What is expected :: Pull out every line of the records below that contains the word "front", matching case exactly, and copy each such line.

Input rows ::
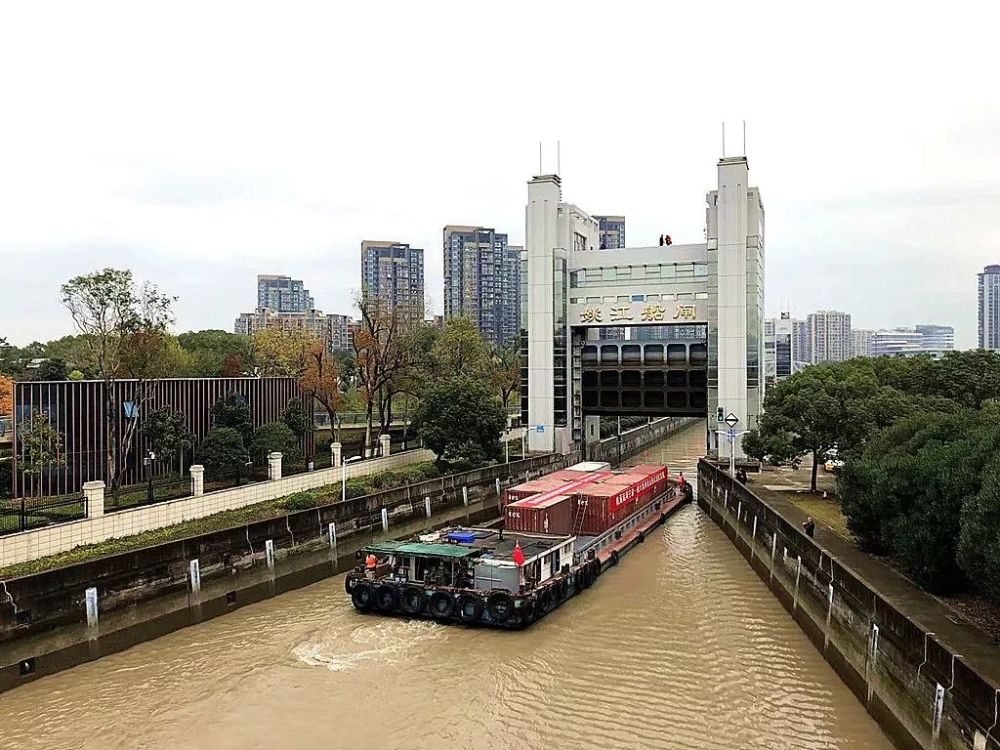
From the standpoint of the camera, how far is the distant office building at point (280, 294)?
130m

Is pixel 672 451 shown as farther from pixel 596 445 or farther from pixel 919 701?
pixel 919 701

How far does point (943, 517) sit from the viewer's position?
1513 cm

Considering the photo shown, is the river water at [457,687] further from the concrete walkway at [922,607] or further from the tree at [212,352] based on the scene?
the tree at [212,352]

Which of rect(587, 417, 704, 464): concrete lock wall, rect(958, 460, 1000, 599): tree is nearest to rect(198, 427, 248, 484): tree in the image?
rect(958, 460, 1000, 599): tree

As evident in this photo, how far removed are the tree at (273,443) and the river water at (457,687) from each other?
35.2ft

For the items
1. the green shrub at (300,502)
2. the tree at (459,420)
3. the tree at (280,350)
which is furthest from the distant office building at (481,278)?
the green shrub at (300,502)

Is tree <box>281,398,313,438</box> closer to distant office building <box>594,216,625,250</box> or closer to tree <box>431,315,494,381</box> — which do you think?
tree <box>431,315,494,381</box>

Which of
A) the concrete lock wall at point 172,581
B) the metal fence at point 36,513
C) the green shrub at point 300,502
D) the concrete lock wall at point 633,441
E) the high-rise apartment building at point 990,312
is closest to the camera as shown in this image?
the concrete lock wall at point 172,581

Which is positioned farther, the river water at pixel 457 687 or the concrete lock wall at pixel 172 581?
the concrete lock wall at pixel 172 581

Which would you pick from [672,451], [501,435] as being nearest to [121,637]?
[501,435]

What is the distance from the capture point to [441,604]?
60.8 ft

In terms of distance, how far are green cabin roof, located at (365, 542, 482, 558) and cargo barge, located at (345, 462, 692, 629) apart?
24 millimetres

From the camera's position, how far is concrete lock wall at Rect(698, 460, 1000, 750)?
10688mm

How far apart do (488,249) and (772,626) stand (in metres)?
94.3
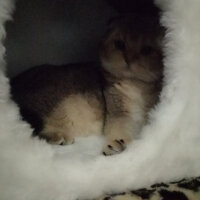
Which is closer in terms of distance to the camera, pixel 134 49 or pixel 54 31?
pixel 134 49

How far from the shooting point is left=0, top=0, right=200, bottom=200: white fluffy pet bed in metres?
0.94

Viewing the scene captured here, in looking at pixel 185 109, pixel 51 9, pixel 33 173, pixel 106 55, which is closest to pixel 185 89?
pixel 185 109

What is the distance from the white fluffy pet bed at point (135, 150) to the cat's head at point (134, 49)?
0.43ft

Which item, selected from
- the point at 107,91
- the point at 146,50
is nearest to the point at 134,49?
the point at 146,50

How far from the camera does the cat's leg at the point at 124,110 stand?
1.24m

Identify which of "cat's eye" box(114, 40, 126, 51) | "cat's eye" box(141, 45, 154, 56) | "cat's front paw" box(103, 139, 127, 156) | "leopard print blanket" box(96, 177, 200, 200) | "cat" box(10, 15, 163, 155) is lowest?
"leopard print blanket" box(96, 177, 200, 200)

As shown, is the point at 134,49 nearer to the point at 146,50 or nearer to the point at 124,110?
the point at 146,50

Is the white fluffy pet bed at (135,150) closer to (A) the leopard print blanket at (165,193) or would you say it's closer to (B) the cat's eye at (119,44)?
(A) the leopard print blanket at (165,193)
...
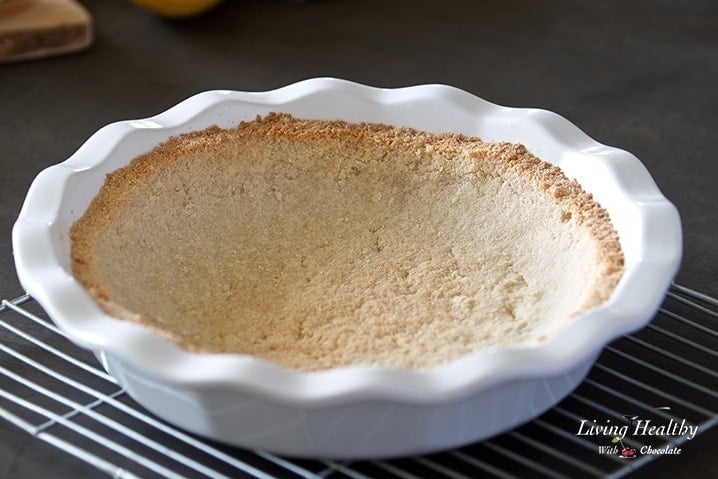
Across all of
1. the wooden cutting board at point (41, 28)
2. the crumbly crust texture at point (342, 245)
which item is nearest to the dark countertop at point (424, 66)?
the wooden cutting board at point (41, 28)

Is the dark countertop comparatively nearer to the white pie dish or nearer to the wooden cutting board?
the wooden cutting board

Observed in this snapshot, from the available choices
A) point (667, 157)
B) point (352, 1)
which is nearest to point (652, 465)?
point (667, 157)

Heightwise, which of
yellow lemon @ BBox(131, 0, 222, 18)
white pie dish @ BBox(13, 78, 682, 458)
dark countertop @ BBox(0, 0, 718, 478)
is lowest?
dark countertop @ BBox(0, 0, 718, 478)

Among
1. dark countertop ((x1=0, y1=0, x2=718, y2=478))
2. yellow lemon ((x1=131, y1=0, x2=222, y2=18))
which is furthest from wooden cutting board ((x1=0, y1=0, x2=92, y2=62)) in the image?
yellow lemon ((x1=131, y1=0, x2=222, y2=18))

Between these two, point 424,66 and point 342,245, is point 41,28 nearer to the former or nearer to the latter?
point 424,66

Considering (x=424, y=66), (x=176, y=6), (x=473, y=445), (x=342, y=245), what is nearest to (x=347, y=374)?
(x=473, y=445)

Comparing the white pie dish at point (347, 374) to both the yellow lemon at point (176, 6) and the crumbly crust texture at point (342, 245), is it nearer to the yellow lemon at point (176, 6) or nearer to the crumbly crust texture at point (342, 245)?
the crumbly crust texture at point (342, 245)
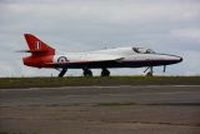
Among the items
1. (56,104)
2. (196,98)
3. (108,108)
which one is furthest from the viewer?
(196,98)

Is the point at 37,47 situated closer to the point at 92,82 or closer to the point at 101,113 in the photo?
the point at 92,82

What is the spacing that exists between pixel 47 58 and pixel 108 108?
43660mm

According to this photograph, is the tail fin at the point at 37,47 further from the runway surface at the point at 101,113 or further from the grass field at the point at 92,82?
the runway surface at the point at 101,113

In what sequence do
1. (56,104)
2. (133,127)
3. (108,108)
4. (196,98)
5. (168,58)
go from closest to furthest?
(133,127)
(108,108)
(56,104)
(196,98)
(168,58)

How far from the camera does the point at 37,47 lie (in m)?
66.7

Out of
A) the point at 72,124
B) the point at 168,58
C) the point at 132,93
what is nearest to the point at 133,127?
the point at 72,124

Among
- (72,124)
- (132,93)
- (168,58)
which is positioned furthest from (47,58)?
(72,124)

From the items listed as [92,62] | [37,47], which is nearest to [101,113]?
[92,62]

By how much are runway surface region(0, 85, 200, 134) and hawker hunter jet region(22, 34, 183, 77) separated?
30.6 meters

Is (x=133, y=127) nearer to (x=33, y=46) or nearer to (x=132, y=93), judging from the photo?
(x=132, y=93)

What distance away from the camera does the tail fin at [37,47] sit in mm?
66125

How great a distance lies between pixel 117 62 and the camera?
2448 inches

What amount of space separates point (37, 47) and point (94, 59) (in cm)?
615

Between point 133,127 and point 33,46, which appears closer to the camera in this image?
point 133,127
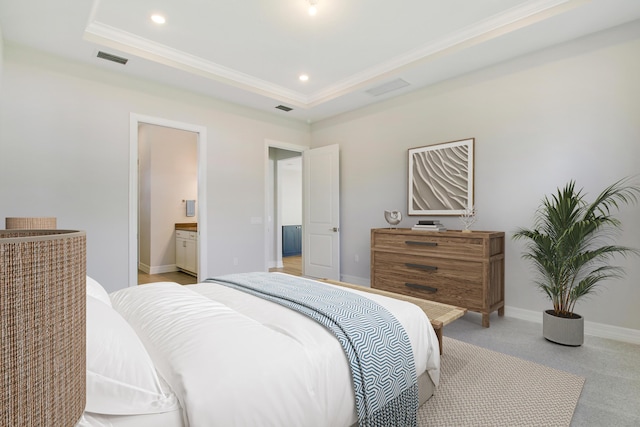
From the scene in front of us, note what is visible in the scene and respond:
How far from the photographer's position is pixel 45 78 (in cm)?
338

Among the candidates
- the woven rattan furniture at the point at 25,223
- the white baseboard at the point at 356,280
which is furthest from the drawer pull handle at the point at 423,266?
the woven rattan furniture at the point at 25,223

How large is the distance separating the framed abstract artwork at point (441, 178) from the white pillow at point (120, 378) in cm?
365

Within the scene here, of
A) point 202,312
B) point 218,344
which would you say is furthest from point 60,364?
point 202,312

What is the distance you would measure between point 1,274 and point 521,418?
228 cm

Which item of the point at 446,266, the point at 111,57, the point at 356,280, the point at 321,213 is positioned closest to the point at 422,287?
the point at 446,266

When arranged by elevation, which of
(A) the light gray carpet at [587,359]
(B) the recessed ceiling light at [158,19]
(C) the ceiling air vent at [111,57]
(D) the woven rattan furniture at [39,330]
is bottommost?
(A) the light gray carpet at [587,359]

Response ::
Identify which of "cat's eye" box(114, 40, 126, 51) | "cat's eye" box(141, 45, 154, 56) | "cat's front paw" box(103, 139, 127, 156) | "leopard print blanket" box(96, 177, 200, 200) | "cat" box(10, 15, 163, 155) is lowest?
From the scene in front of us, note what is visible in the scene and respond:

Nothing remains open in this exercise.